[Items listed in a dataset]
══════
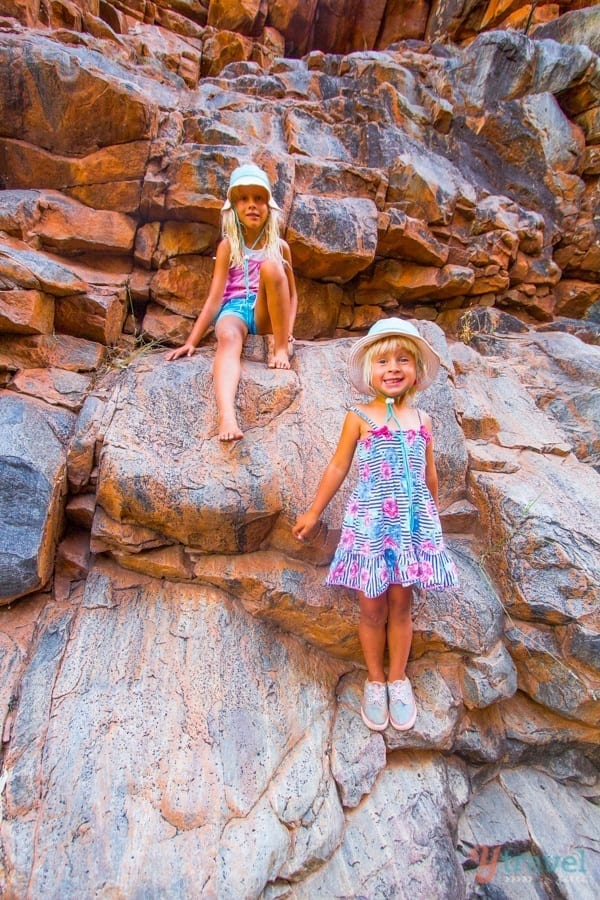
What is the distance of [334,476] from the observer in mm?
2283

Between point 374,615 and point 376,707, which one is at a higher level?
point 374,615

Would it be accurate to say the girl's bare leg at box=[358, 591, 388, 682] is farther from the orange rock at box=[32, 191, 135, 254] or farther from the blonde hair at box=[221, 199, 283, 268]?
the orange rock at box=[32, 191, 135, 254]

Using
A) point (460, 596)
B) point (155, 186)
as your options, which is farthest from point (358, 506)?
point (155, 186)

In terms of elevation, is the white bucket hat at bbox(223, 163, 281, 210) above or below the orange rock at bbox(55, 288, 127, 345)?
above

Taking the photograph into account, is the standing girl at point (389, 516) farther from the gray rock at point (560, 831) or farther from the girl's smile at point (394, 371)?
the gray rock at point (560, 831)

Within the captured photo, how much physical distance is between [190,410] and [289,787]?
2091 millimetres

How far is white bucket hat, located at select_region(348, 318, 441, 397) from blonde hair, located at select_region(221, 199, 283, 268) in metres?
1.35

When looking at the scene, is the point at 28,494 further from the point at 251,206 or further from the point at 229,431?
the point at 251,206

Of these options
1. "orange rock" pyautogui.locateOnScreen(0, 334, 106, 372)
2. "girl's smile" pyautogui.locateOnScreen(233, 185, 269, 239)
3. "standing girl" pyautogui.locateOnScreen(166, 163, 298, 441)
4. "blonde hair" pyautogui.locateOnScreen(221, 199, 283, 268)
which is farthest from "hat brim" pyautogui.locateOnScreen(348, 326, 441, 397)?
"orange rock" pyautogui.locateOnScreen(0, 334, 106, 372)

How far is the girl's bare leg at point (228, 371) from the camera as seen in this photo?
259 centimetres

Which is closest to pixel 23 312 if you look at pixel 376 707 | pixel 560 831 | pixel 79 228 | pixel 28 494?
pixel 79 228

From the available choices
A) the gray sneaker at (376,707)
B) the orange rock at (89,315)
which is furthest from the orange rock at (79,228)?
the gray sneaker at (376,707)

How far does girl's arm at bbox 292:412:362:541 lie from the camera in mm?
2277

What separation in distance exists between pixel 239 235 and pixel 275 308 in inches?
25.8
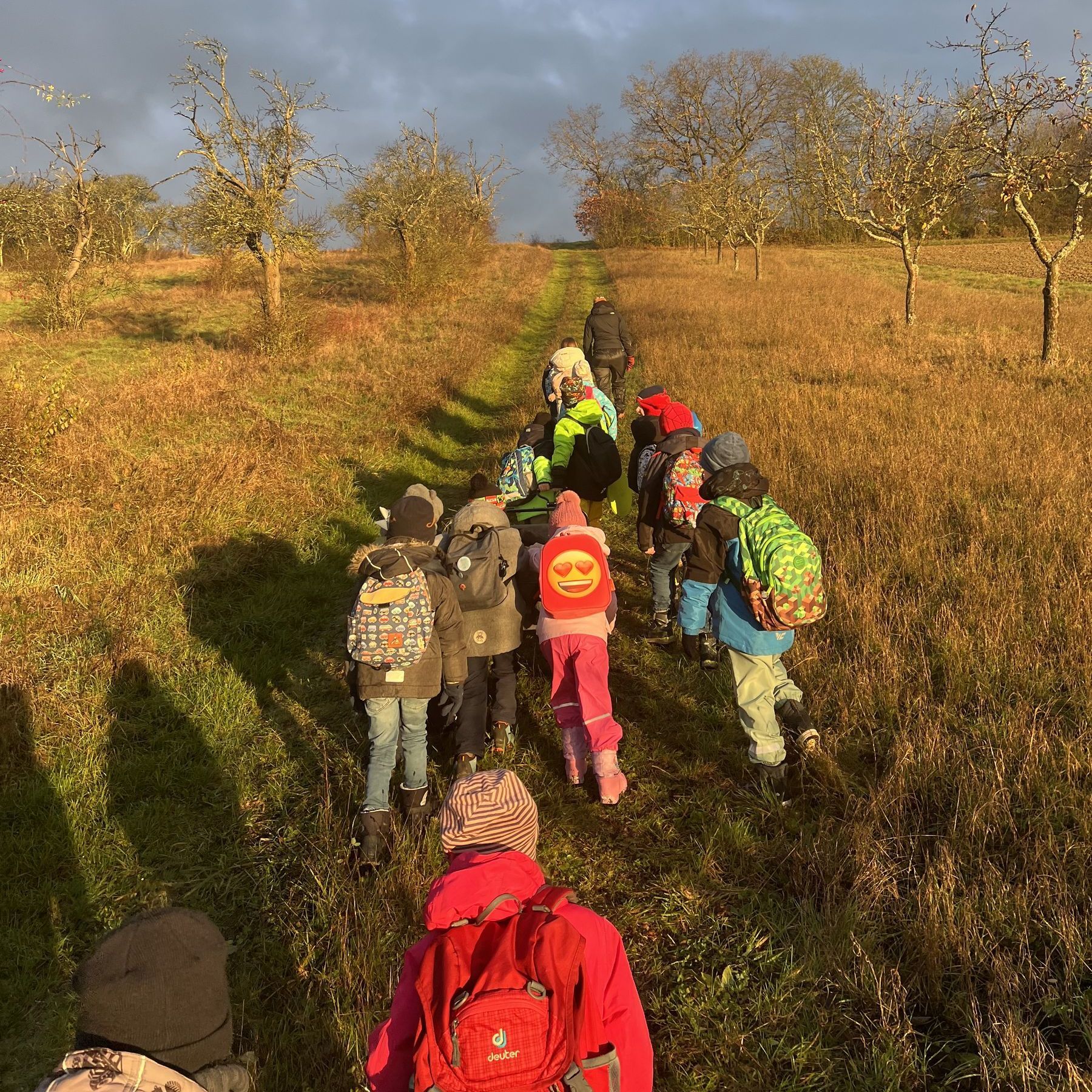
══════
Problem >> Count the lines in the entries above that contain the string "bucket", and give only that number.

Result >> 2